[Brief descriptive captions]

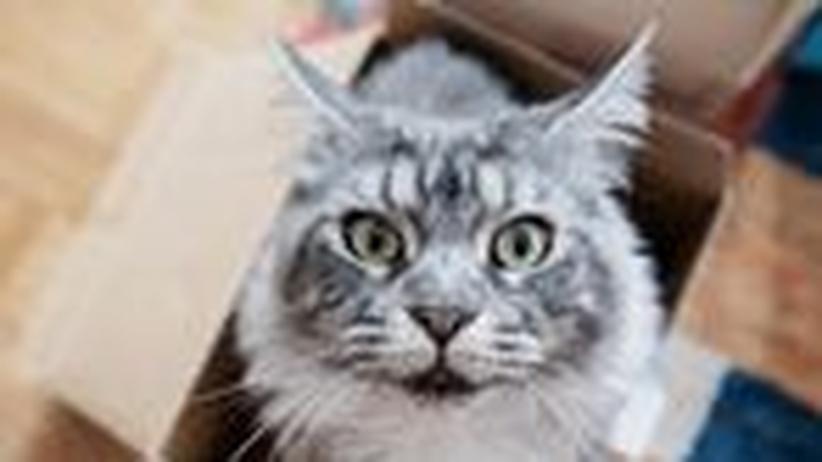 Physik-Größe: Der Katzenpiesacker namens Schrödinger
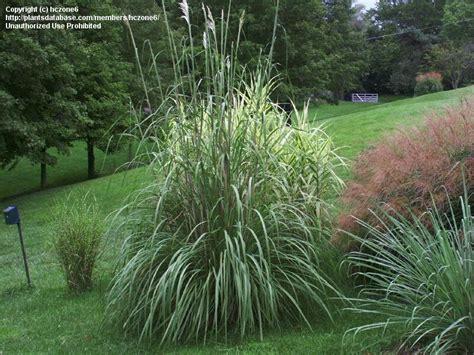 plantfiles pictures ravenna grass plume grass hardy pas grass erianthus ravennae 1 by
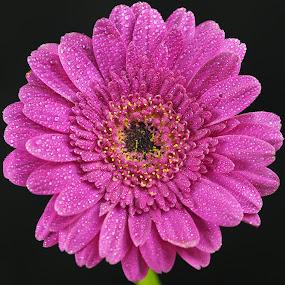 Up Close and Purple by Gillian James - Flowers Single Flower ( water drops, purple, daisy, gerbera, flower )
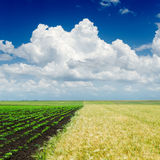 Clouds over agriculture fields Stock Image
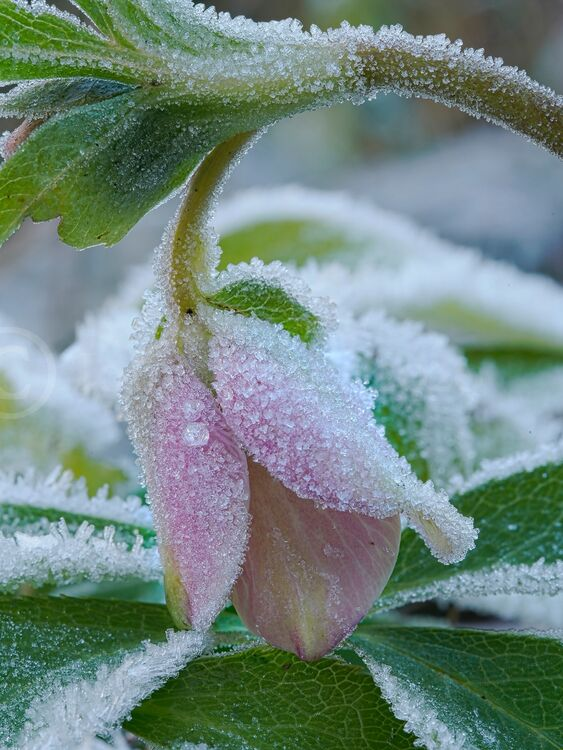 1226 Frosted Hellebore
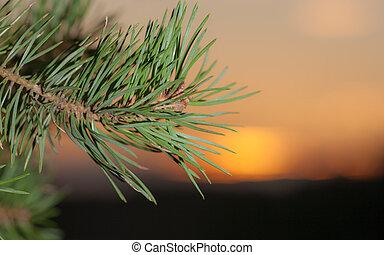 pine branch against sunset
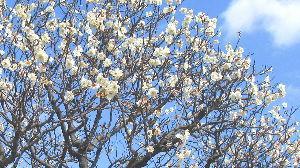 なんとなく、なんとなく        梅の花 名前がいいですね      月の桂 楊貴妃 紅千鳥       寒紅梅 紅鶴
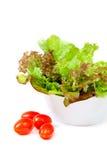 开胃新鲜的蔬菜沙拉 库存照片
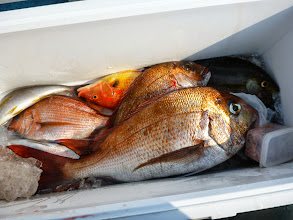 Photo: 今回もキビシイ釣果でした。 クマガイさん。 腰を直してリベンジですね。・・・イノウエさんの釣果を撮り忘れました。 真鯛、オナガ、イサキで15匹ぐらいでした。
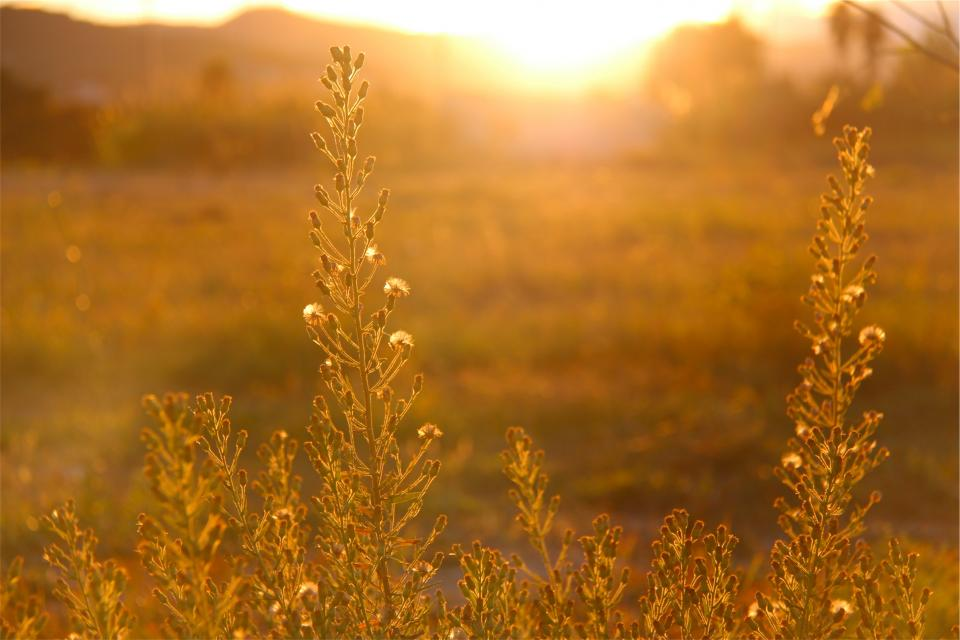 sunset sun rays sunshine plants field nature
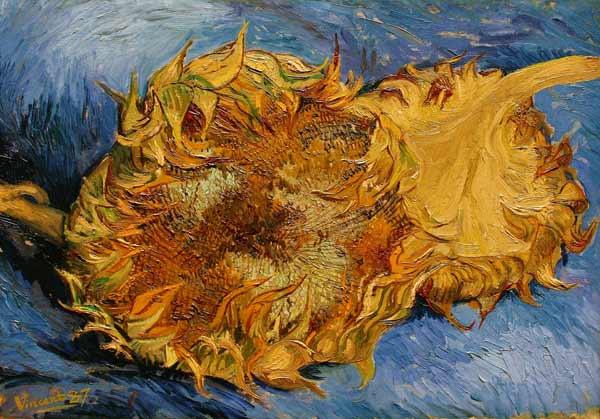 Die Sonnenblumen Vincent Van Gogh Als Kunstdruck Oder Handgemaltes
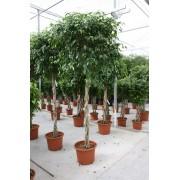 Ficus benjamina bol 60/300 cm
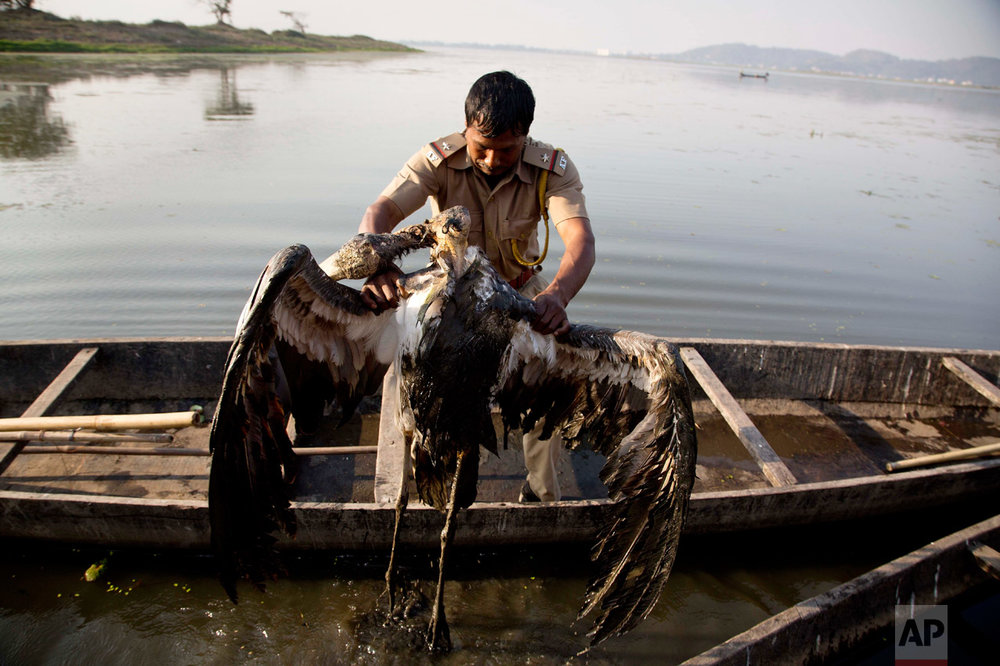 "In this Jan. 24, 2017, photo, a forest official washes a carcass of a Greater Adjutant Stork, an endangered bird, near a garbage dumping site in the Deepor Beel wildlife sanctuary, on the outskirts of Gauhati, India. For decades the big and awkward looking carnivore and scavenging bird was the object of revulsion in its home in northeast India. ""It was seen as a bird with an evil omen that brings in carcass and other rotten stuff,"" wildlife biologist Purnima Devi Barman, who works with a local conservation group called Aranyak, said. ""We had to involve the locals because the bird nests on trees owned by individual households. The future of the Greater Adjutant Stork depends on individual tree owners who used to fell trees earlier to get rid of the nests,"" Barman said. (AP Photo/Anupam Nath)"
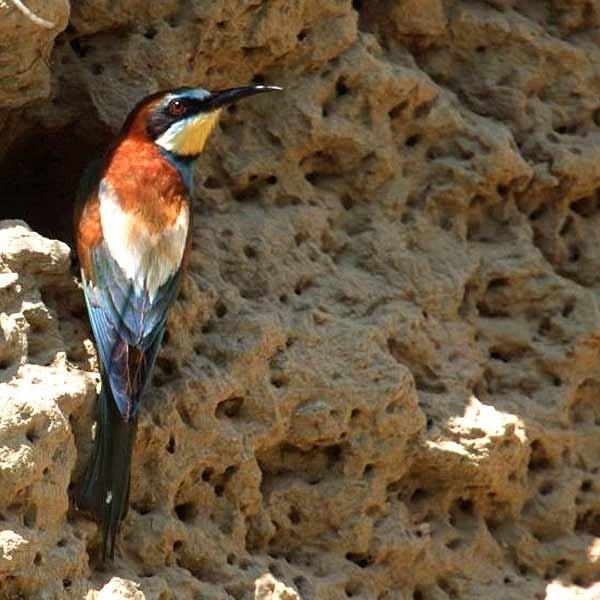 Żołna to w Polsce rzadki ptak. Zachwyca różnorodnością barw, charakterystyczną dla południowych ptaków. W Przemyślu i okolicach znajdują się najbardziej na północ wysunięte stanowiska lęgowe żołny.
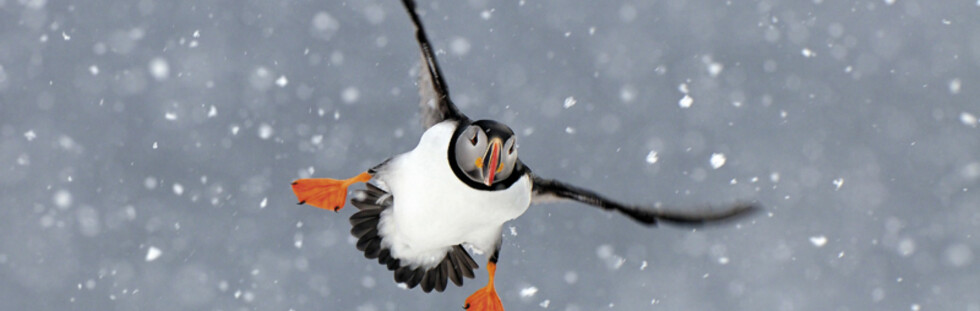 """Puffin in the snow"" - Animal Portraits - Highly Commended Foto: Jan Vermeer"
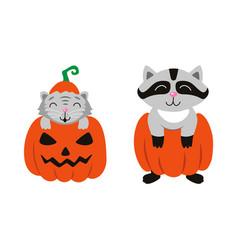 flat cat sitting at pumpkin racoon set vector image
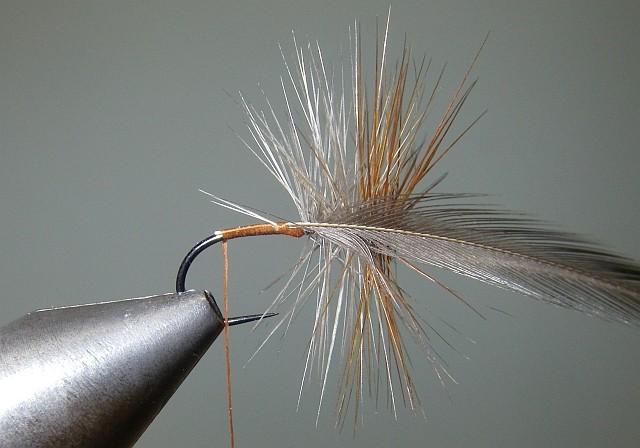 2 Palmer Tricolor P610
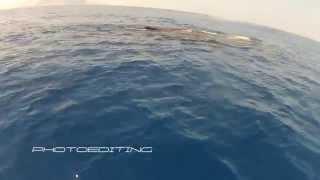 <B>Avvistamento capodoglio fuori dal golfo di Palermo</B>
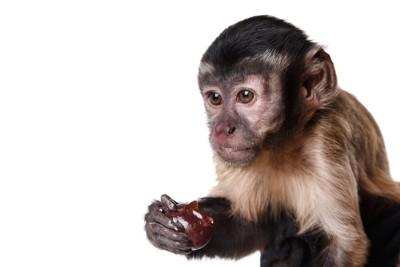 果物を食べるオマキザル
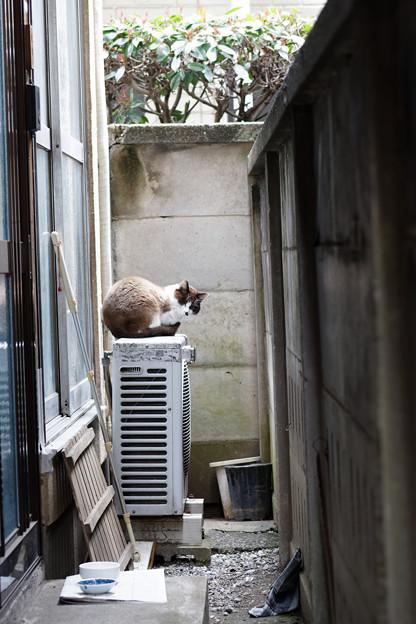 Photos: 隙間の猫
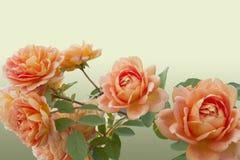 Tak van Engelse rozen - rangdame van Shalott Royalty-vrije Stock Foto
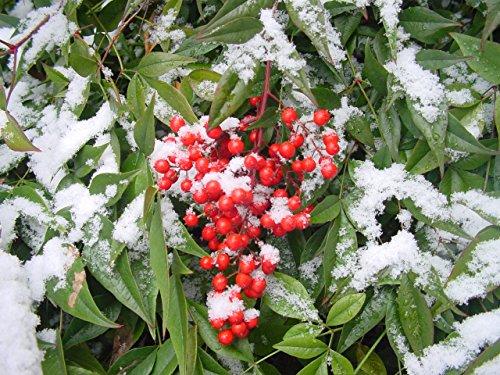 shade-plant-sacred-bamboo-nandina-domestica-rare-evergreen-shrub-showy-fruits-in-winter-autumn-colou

## [Task instructions]
Pictures are to be omitted; otherwise, write out the data exactly as it appears.

## [Response to the exercise]
 Physik-Größe: Der Katzenpiesacker namens Schrödinger
 plantfiles pictures ravenna grass plume grass hardy pas grass erianthus ravennae 1 by
 Up Close and Purple by Gillian James - Flowers Single Flower ( water drops, purple, daisy, gerbera, flower )
 Clouds over agriculture fields Stock Image
 1226 Frosted Hellebore
 pine branch against sunset
 なんとなく、なんとなく        梅の花 名前がいいですね      月の桂 楊貴妃 紅千鳥       寒紅梅 紅鶴
 开胃新鲜的蔬菜沙拉 库存照片
 Photo: 今回もキビシイ釣果でした。 クマガイさん。 腰を直してリベンジですね。・・・イノウエさんの釣果を撮り忘れました。 真鯛、オナガ、イサキで15匹ぐらいでした。
 sunset sun rays sunshine plants field nature
 Die Sonnenblumen Vincent Van Gogh Als Kunstdruck Oder Handgemaltes
 Ficus benjamina bol 60/300 cm
 "In this Jan. 24, 2017, photo, a forest official washes a carcass of a Greater Adjutant Stork, an endangered bird, near a garbage dumping site in the Deepor Beel wildlife sanctuary, on the outskirts of Gauhati, India. For decades the big and awkward looking carnivore and scavenging bird was the object of revulsion in its home in northeast India. ""It was seen as a bird with an evil omen that brings in carcass and other rotten stuff,"" wildlife biologist Purnima Devi Barman, who works with a local conservation group called Aranyak, said. ""We had to involve the locals because the bird nests on trees owned by individual households. The future of the Greater Adjutant Stork depends on individual tree owners who used to fell trees earlier to get rid of the nests,"" Barman said. (AP Photo/Anupam Nath)"
 Żołna to w Polsce rzadki ptak. Zachwyca różnorodnością barw, charakterystyczną dla południowych ptaków. W Przemyślu i okolicach znajdują się najbardziej na północ wysunięte stanowiska lęgowe żołny.
 """Puffin in the snow"" - Animal Portraits - Highly Commended Foto: Jan Vermeer"
 flat cat sitting at pumpkin racoon set vector image
 2 Palmer Tricolor P610
 <B>Avvistamento capodoglio fuori dal golfo di Palermo</B>
 果物を食べるオマキザル
 Photos: 隙間の猫
 Tak van Engelse rozen - rangdame van Shalott Royalty-vrije Stock Foto
 shade-plant-sacred-bamboo-nandina-domestica-rare-evergreen-shrub-showy-fruits-in-winter-autumn-colou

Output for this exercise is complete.